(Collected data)
=-=-=-=-=

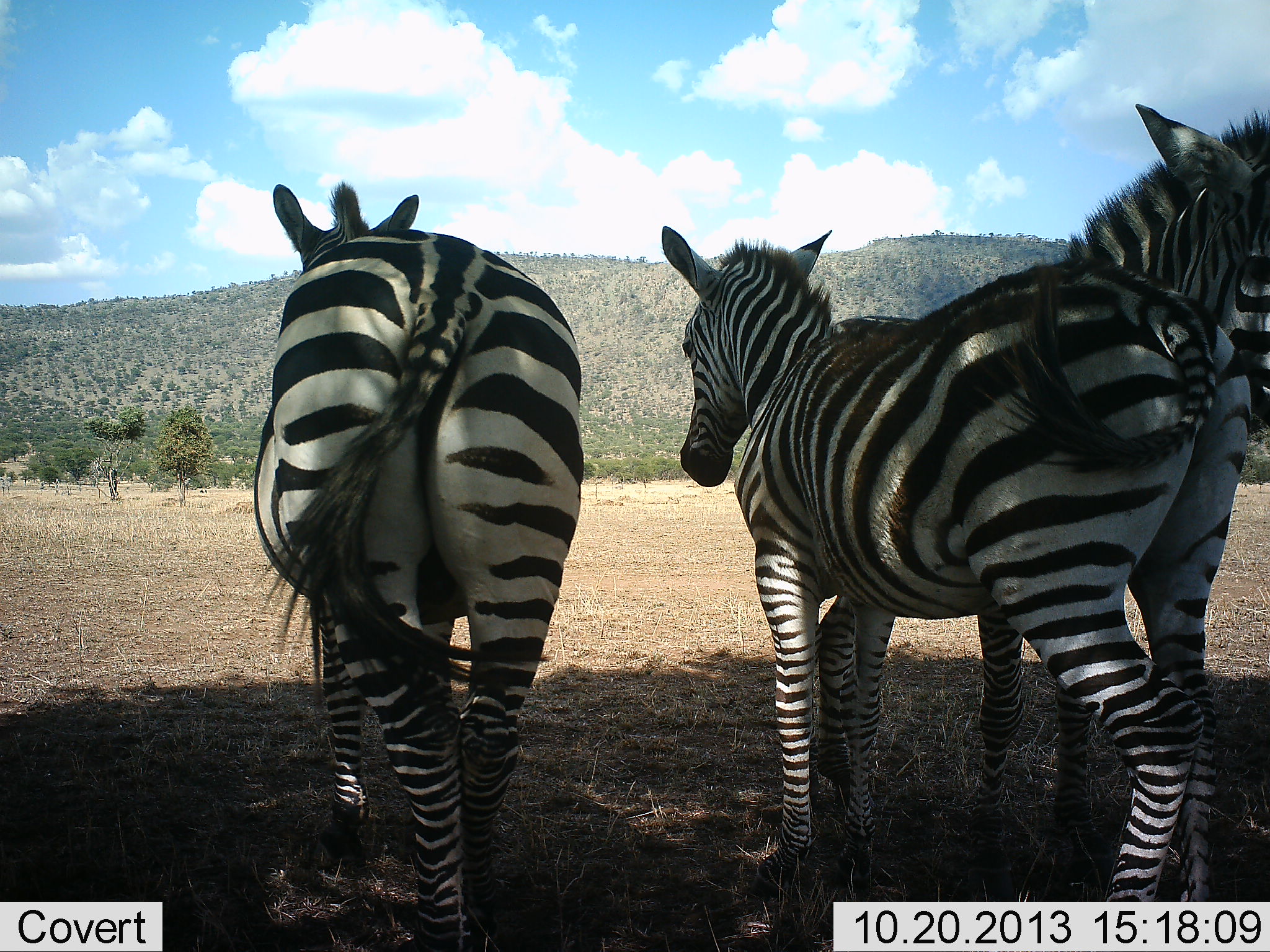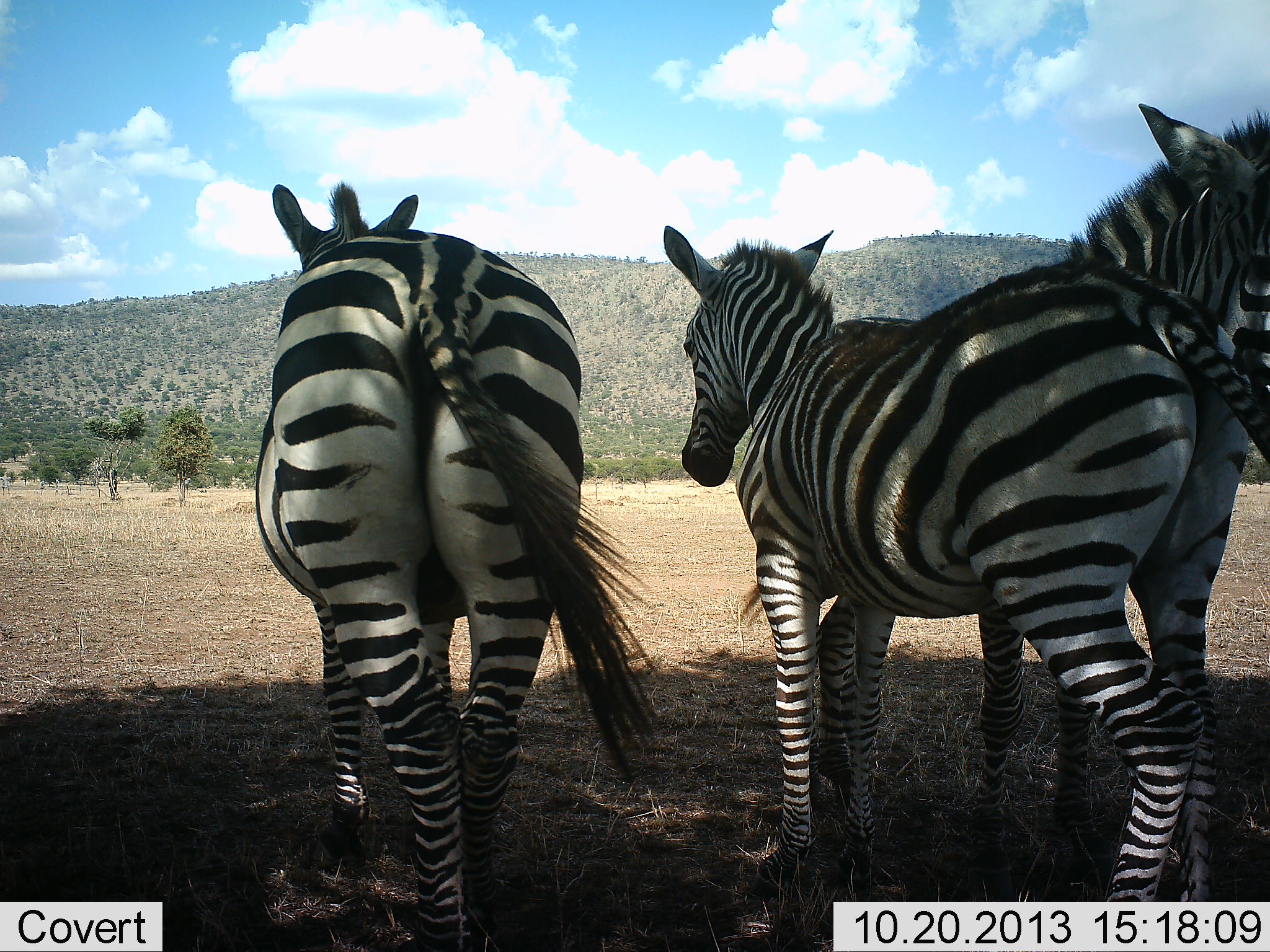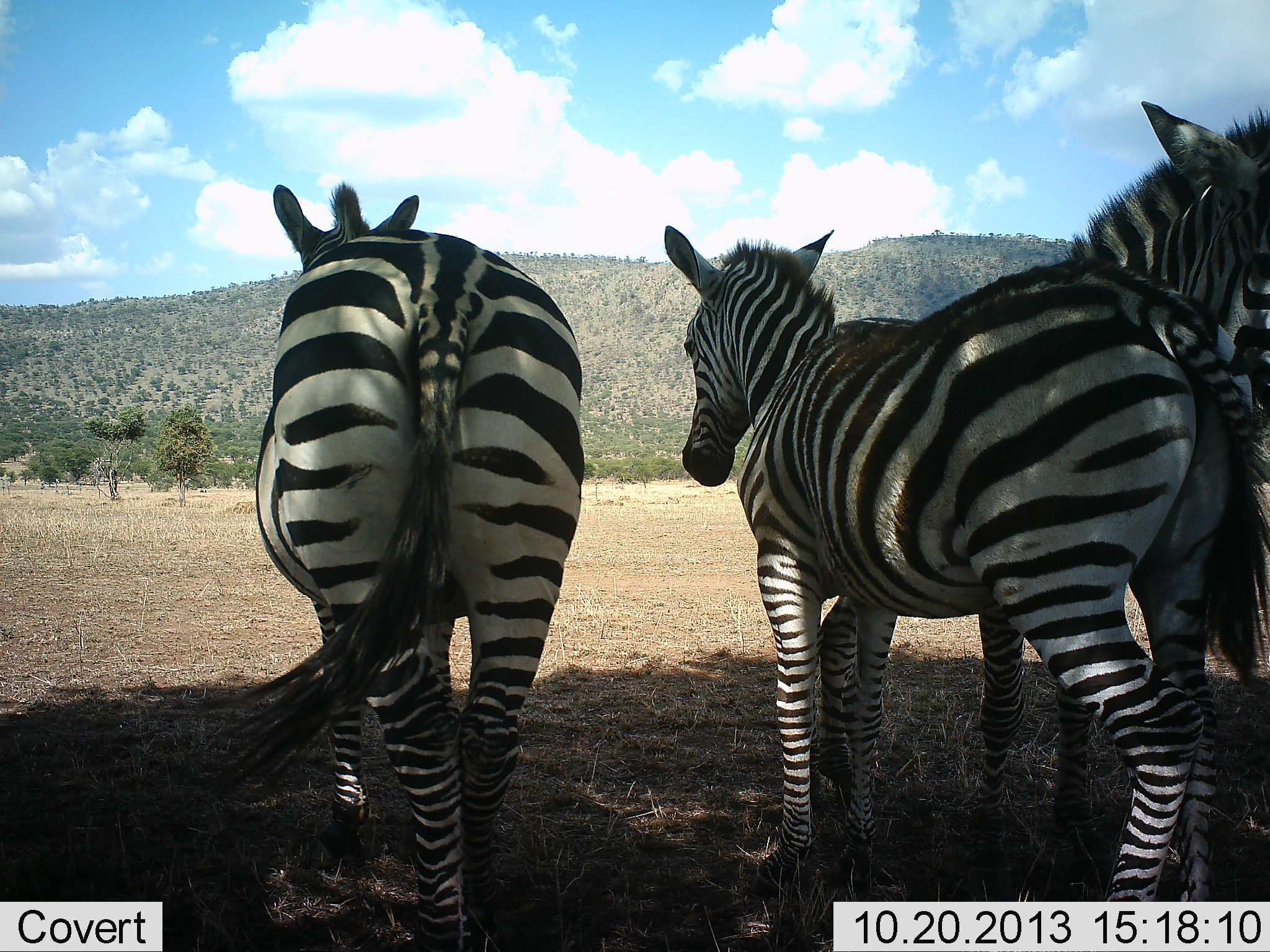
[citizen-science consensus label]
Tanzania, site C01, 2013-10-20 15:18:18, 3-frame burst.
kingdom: Animalia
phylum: Chordata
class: Mammalia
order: Perissodactyla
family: Equidae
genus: Equus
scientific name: Equus quagga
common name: plains zebra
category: zebra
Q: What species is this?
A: Zebra (plains zebra) (Equus quagga).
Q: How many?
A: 3.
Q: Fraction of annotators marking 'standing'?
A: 84%.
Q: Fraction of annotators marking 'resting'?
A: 16%.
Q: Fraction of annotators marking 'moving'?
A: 9%.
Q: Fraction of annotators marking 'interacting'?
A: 6%.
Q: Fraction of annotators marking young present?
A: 14%.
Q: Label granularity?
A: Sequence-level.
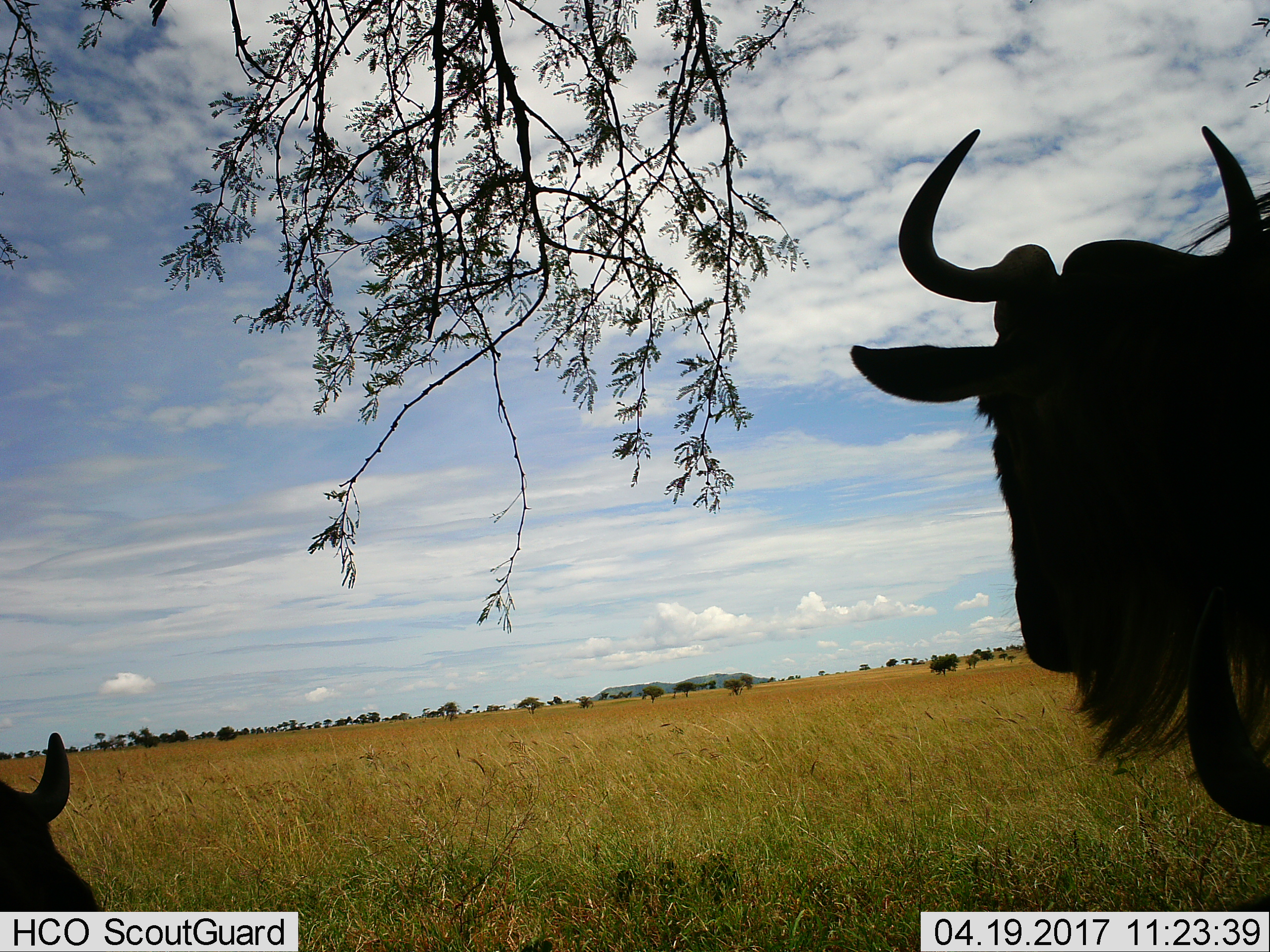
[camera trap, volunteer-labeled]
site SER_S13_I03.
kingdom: Animalia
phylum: Chordata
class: Mammalia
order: Artiodactyla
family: Bovidae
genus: Connochaetes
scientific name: Connochaetes taurinus taurinus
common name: blue wildebeest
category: wildebeestblue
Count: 2.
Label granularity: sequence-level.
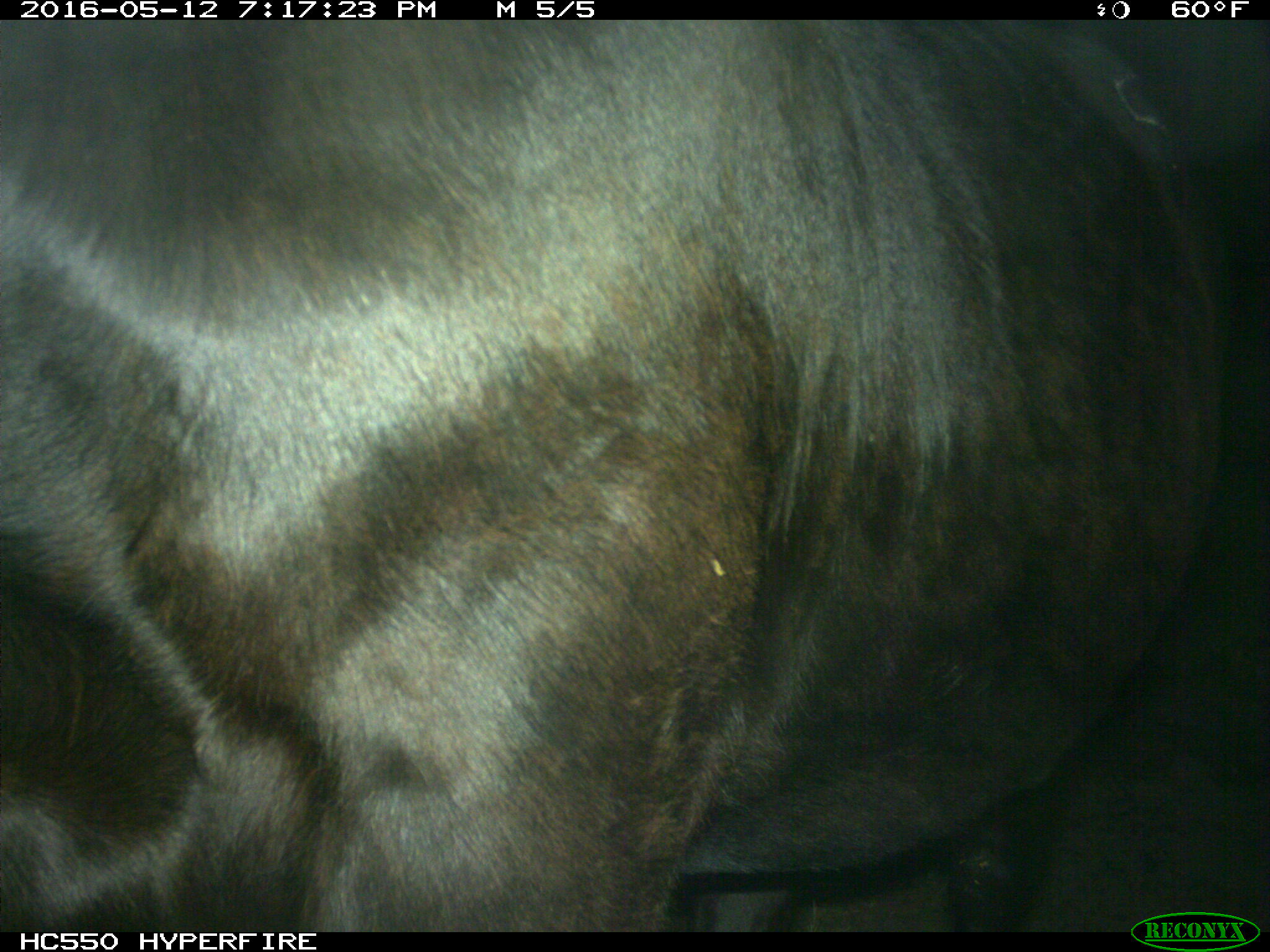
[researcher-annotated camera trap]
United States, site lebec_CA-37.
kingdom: Animalia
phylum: Chordata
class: Mammalia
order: Artiodactyla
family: Bovidae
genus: Bos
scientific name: Bos taurus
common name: domestic cow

=-=-=-=-=

Within the data, how many lines hold the word "granularity"? State the number alone.

2